POINT LOBOS TIDE POOL, 1957

Commentary by Barbara Bullock-Wilson

In 1946, my parents and I moved to the Monterey Peninsula along the central coast of California. I was about nine months old at the time and it didn't take long for Dad and Mom to discover a ruggedly beautiful area of land and sea called Point Lobos State Reserve.

Just a short drive south toward Big Sur, Point Lobos quickly became a favorite spot for picnics and outdoor recreation. Way before the baby carriers we now use were developed, Mom adapted an automobile booster seat to transport me on her back while hiking through cypress woods and along rocky shores.

My own earliest memory of Point Lobos dates back to my second birthday when we had a celebratory picnic there, complete with cake and ice cream. Unlike today's Reserve, where many of the trails are marked off by wood or cable and eating is only allowed in a few designated sites, back then we were free to roam as we pleased. Other visitors were a rare sight. While Dad took family snapshots and pictures for his commercial travel postcard business, Mom and I would go tide-pooling, rock-climbing, and driftwood-hunting.
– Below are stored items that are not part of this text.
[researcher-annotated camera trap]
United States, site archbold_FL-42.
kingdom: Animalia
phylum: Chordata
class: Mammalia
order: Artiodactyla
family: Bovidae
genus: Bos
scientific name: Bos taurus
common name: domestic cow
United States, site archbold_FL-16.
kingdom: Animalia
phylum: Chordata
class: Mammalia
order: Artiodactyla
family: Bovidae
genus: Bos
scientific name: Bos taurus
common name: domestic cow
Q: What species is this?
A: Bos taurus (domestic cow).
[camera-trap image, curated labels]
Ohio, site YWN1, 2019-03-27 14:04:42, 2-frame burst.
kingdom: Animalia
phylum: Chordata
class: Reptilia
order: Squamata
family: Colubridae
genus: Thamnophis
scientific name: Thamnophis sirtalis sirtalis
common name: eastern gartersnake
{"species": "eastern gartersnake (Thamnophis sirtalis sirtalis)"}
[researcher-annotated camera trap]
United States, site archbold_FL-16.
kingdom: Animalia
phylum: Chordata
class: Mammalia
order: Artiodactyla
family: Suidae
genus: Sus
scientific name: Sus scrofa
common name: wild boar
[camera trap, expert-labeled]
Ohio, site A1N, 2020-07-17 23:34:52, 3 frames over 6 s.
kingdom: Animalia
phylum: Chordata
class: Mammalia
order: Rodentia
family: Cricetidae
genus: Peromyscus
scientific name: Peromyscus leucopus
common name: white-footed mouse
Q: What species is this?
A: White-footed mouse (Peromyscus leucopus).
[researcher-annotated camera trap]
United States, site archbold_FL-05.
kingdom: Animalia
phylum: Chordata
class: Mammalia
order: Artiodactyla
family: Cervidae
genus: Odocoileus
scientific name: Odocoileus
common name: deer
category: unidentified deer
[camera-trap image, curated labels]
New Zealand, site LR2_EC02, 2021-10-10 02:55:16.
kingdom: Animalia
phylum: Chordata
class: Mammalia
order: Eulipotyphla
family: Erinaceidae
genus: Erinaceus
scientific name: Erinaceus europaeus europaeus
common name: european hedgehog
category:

In the late 1940s, when Dad's creative efforts shifted from indoor work with alternative processes to a more straight approach in natural environments, Point Lobos and other outdoor locations around the central coast took on much greater significance. Not only were they places to enjoy recreationally and document commercially, they became primary sources for personal growth and expression.

Interacting as freely and directly with the natural world as he was capable of, Dad began producing images in the early 1950s that reflected his own deepening connections with it. His photograph Woman and Dog in Forest, 1954 was taken just off the North Shore Trail at Point Lobos as were several of his other early nudes in natural settings. It would be highly impractical to think about making nude photographs in the Reserve today, but 60 years ago there were no impediments.

When my younger sister Lynne joined our family in 1953, Dad gained a third family model. One day, when she was about three, Lynne and our family were at Point Lobos for another celebration. Although I don't remember the particular occasion, it could have been her birthday as she was dressed in special party clothes. Dad took several snapshots throughout the day and, always alert to more creative opportunities, he also took Lynne, Point Lobos, 1956.

Unlike his informal portraits of her, this serendipitous image records a moment in her life, not as Lynne, but as universal child confronting primal forces. Like many of Dad's images, it is both an evocation of humanity's complex relationships with the natural world and an invitation to consider how we each relate to the worlds within and around us.

Point Lobos Tide Pool, 1957 is another serendipitous image that took place on the Reserve. The day this photograph was made, Dad was hauling his heavy field camera along the South Shore Trail when he happened upon a tide pool with a galaxy in its midst. He set up his equipment as quickly as he could and made his first exposure. Normally, he liked to bracket his exposures, but before he could make a second one, a gust of wind swept across the pool and the complex pattern of microscopic organisms vanished.

Fortunately, one exposure was good enough. Whenever he told the story, Dad would laugh and say, "I was just damn lucky that day!" What he often left unexpressed was the lasting impression of the experience that exemplified for him the continual being-and-becoming nature of the universe as well as the kinship of its microcosmic and macrocosmic dimensions. The image remained a personal favorite for the rest of his life.

Among the other notable images Dad made at Point Lobos are Weston Beach, 1958; Rock and Limpets, 1969; and Point Lobos Rock, 1970. Additional images may be seen on the Featured Image pages of June 2011, June 2012, and November 2012.

Even when an outing was not especially productive, Dad never failed to enjoy his time at the Reserve. As he explained it:

"You really have to give of yourself to make good pictures. Well, that giving takes a lot out of you, and you simply can't operate at that intense level all the time. Neither can you predetermine what happens outside you.

"The fact that good pictures are rare, however, has never slowed me down. Just going out and looking at things and using a camera is therapeutic. I deeply love the whole process."

Although Dad couldn't ever predict what might happen on any given day at the Reserve, he knew it as a place where he experienced wholeness and connection. Sometime he encountered wondrous events such as the day he made Point Lobos Tide Pool, 1957. Other times, he simply returned home with a greater sense of well-being.

Regardless of the outcome, Point Lobos was a continuous wellspring of renewal and inspiration for Dad. For almost thirty years, it offered him a richly rewarding place to be, to grow, and to work.